Jet Bike Simulator

by The Oliver Twins, James Wilson, Mervin James, David Whittaker
Code Masters Plus
Sinclair User Issue 71, February 1988   page(s) 36,37

Racing cars. BMX bikes. Go-karts. Skateboards, What is there left to write a circuit-racing game around?

Just transfer the same scenario to the water, and the solution's obvious. Yachts. Speedboats. Rowing boats. Pedalos. Oh, I know - those zippy how-long-can-you-manage-to-stay-on jet bikes. Bash out the backgrounds, change the speech samples and there you are.

JBS comes as the first offering on the new Codemasters+ label and we know what '+' means don't we? More money. JBS costs £4.99. There are 24 courses spread across two tapes. Perceived value for money? More on that later.

If anything. Jet Bike Simulator features even more detailed backgrounds, and as a result even tinier and less detailed sprites, than the Oliver Twins' previous hit Grand Prix Simulator.
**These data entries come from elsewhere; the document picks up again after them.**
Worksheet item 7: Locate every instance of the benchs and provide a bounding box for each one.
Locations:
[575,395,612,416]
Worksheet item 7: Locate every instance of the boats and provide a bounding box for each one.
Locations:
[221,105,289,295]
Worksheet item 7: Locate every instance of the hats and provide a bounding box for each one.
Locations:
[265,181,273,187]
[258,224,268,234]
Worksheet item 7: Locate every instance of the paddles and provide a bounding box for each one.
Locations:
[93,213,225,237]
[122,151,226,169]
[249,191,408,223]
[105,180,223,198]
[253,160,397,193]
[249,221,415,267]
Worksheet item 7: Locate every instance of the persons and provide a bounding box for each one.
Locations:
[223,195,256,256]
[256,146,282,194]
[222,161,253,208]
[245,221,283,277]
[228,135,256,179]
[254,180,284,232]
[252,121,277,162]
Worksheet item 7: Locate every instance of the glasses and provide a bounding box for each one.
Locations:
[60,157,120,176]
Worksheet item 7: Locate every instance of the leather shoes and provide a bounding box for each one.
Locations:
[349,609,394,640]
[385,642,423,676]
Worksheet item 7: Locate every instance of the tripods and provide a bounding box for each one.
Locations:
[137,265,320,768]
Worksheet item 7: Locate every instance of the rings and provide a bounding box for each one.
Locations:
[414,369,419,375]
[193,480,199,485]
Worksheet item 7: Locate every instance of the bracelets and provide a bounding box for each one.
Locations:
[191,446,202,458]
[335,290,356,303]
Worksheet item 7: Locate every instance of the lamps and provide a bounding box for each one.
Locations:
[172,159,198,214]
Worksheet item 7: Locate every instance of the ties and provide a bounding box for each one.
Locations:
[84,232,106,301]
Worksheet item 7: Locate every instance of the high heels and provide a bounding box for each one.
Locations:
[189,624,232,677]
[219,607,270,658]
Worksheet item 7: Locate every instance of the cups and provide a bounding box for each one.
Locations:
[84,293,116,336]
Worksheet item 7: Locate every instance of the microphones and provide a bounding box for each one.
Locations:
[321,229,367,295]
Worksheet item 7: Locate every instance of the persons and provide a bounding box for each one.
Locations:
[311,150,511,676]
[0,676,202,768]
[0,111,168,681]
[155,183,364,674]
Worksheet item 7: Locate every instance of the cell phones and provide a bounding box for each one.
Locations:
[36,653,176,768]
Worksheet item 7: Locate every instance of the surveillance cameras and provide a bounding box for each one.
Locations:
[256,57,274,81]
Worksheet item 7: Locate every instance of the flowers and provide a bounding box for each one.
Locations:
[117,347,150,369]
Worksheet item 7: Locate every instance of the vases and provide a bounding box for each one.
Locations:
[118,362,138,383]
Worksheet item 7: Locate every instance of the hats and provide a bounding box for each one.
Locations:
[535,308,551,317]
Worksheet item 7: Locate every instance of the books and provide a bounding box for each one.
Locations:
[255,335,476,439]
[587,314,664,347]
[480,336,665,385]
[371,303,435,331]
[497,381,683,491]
The only real difference is that when you're steering a jetbike, you can't use the forces of friction to keep you on the course as you scream around a corner - try it here, and you'll end up banging into a schooner. No brakes, of course - thrust, left and right. There are two versions of the game on the tapes. The difficult Expert version allows you to see all the courses before you play. On the easier version, each one comes as an unpleasant surprise.

There are three groups of eight courses - docks, lakes and coastline. The complexity of the courses, the of obstacles and the tightness of the turns obviously increase as you move on.

On each course, the aim is to complete it within a set time limit, racing against two drone bikes and one which is controlled by another player, or the computer. Each course features several sets of buoys (unfair to gurls) which you have to steer between in the correct order. As you zoom along, a trail of bubbles spreads behind you. If you get stuck behind all three opponents you'll practically lose sight of your bike.

At the end of each level there's a score table which gives your lap time, those of your competitors, and your position.

The sound effects are of the plip-plip-plip variety, and the collision detection is a bit dodgy. Try to shave past a buoy, and you'll more than likely bounce off invisible underwater obstruction.

Jet Bike Simulator in a two-cassette pack with a poster and a sticker at £4.99. It's a price level for the software industry, and it will be interesting see whether Codemasters can establish it.

Is Jet Bike Simulator the money? Well, it's basically a "remix" of the ideas conatined in Grand Prix Simulator. If you're the type buys extended, remixed, disco dance versions of chart records, then you might be the type who'll buy Jet Bike. I'm a great remix merchant myself, but then I'm stupid.

Label: Codemasters
Author: The Oliver Twins
Price: £4.99
Memory: 48K/128K
Joystick: various
Reviewer: Chris Jenkins

Overall: 7/10

Summary: Difficult to decide whether this self-derivative game deserves a look at this price point. A lot of it, but it's a new 'budget' price.